**Requirements**.
Starting with the line containing "How far is [448,279]" and going on through the line containing "312 centimetres", can you swap "image sensor" for "camera lens" and give back only those lines, otherwise unchanged?

-- Begin Available data --

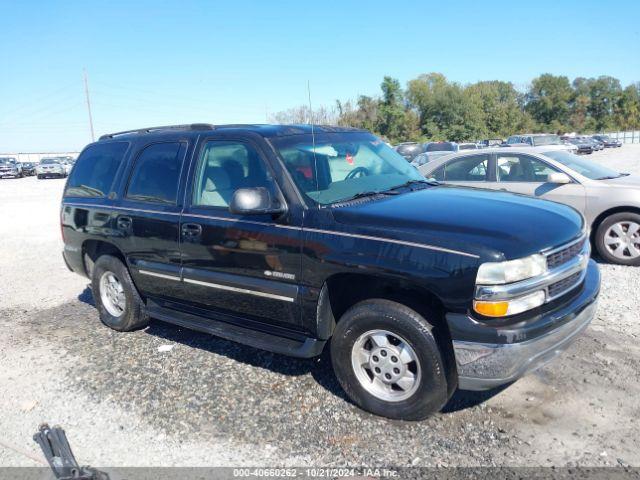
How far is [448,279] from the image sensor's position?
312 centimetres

-- End Available data --
-- Begin Available data --

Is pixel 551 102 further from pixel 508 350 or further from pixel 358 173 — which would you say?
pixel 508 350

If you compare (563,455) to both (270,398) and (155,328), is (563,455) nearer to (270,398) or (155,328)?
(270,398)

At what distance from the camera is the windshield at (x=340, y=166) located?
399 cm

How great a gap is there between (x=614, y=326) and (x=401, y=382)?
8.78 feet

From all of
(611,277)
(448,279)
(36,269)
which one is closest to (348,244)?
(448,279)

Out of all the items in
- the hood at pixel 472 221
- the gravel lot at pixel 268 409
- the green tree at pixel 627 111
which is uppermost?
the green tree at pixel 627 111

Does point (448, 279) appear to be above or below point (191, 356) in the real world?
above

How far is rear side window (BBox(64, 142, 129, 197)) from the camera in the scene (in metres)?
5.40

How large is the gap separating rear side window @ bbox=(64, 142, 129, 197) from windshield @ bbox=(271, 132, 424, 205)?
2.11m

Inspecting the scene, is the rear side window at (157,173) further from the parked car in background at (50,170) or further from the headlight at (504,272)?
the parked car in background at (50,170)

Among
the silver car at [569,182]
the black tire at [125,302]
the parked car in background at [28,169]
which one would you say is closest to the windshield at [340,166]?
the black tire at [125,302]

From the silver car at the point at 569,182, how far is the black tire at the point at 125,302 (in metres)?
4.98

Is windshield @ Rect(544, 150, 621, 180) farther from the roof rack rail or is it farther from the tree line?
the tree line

-- End Available data --
-- Begin Available data --

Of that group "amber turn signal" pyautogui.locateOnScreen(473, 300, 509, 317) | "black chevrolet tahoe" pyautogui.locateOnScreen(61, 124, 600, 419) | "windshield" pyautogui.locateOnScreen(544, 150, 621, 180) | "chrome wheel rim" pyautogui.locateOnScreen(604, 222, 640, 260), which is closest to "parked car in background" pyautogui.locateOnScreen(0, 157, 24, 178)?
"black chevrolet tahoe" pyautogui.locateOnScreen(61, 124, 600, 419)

-- End Available data --

**The answer**.
How far is [448,279] from the camera lens's position?
312 centimetres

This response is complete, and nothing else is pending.